Jeff Chan wrote on Mon Apr 26 03:58:58 CEST 2004
The underlying principle as I see it is that most major site will have functional anti-abuse and anti-spam policies, so either a base domain is good or bad. I know that seems simplistic, but it's easy and fast to implement AND it seems to match reality pretty well.
There may come a point where a "big" domain starts to appear in spam despite an outward image of "antispam" and the choice which the current infrastructure offers is to block all of it or none of it. Blocking all of it may produce too many FPs whereas blocking a subset may be acceptable. At the moment there haven't been any tough decisions to take on listing or whitelisting. Everything has been very clear cut. It's not guaranteed to stay that way.
I don't know how real a risk this is, but I was worried about an infrastructure which effectively ties our hands on this point. (Once surbl is deployed in many different client software, I suppose it will be hard to change anything about the "public interface" to the data....)
That's an interesting idea. Basically you want to signal redirection to higher domain levels with a special result for levels that should never get checked like co.uk.
That might be doable, but it would require extra logic on the client side as you note. That already sounds more complex than I like, though I see what you're getting at. Better to control what goes into the data (i.e. never let the TLD itself co.uk in), and make sure the client is following similar rules.
What I was proposing is a *change* to client processing logic, but not added *complexity*. rather a simplification.
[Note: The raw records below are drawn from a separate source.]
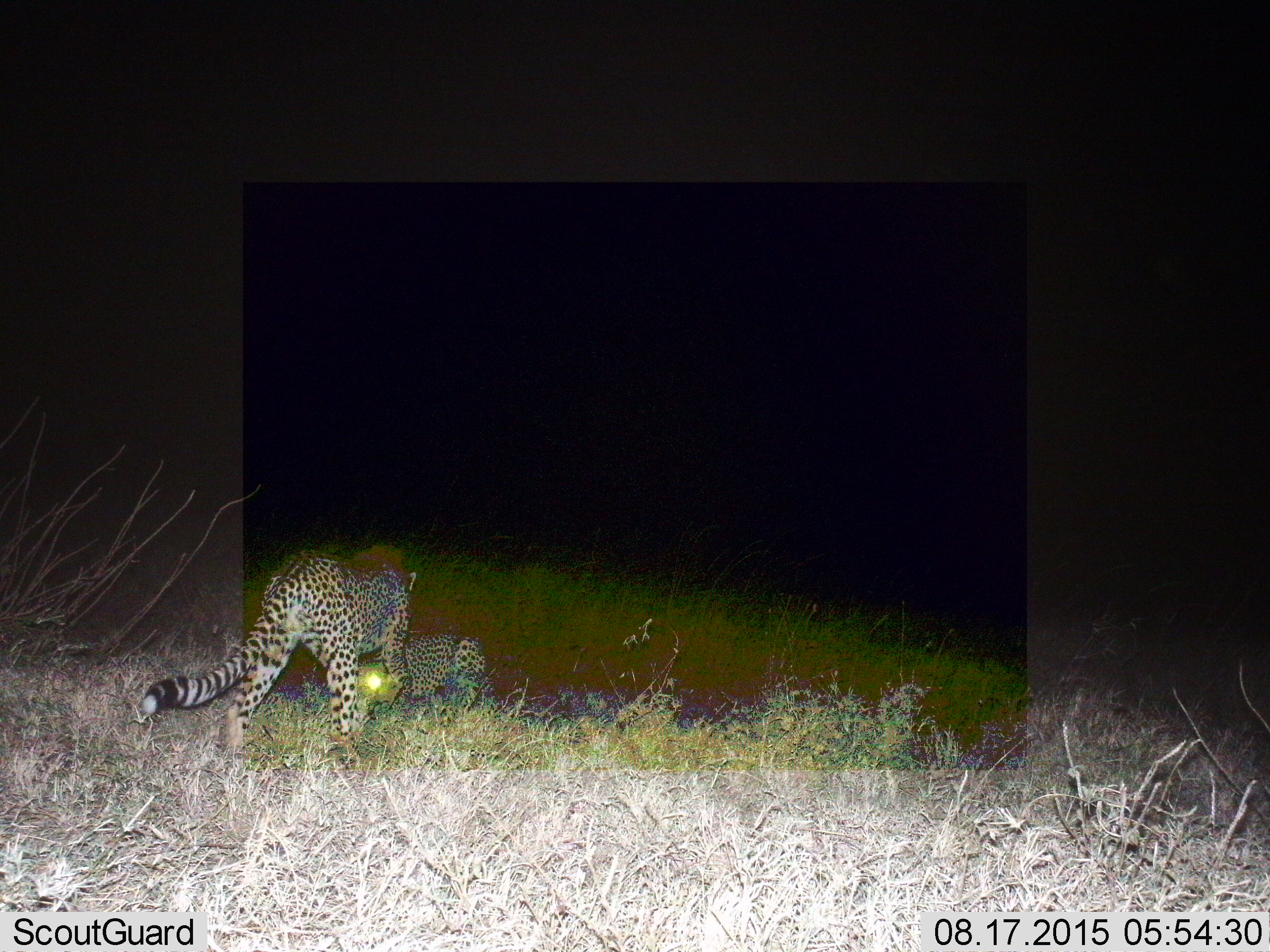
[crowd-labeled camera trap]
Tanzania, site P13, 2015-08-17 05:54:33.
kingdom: Animalia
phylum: Chordata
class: Mammalia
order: Carnivora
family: Felidae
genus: Acinonyx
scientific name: Acinonyx jubatus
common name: cheetah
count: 2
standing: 33%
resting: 22%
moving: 44%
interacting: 56%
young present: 11%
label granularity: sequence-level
What I mean is that currently the client has to contain - processing logic - data on the ccTLDs
(in the long run there will be multiple versions of the ccTLD data implemented in various client versions at any one time. Users will have to upgrade the client software to keep current with domain data).
Using an A record in surbl to indicate "this domain is not listed but a subdomain is. Try again" would mean the client just follows a simple processing rule. It doesn't need to know anything about specific domain data.
The logic would be something like this. lets assume that "url" is found in an email.
level=2 more_info_result = '127.0.0.255' listed_result = '127.0.0.2' do { result = query_dns ( extract_domain (url, level)) level = level +1 }while (result == more_info_result)
if (result == listed_result) { score it }
We will always catch bigspammer.co.uk with the current strategy.
I think that some of the ccTLDs have a mixed assignment strategy. This means that they should sometimes be checked at the 2nd level sometime at the 3rd level. The current logic always checks at a single predefined level.
The two example I saw were: .fr and .ca
Currently we check .ca at the third level, but it is possible to register a second level domain at .ca which we never catch so bigspammer.ca will get through.
We check .fr at the second level however there are many "standard" second level domains (like .nom.fr) which means we probably want to be checking these ones at the third level. (Translation: any bigspammer.nom.fr domain is imune to the current strategy unless we want to upset everyone who has a nom.fr domain by listing that).
I know a lot of what I argue for above seems simplistic when a more complex solution could have more interesting results, but very often the simpler solutions are better, especially in terms of resource consumption.
You're right to argue for the most simple solution. (In fact there are probably simpler solutions than the one I suggested!). My concern was to avoid inflexibility in the infrastructure and automatic immunity for various classes of domains.
John
On Tuesday, April 27, 2004, 1:47:41 PM, John Fawcett wrote:
Jeff Chan wrote on Mon Apr 26 03:58:58 CEST 2004
The underlying principle as I see it is that most major site will have functional anti-abuse and anti-spam policies, so either a base domain is good or bad. I know that seems simplistic, but it's easy and fast to implement AND it seems to match reality pretty well.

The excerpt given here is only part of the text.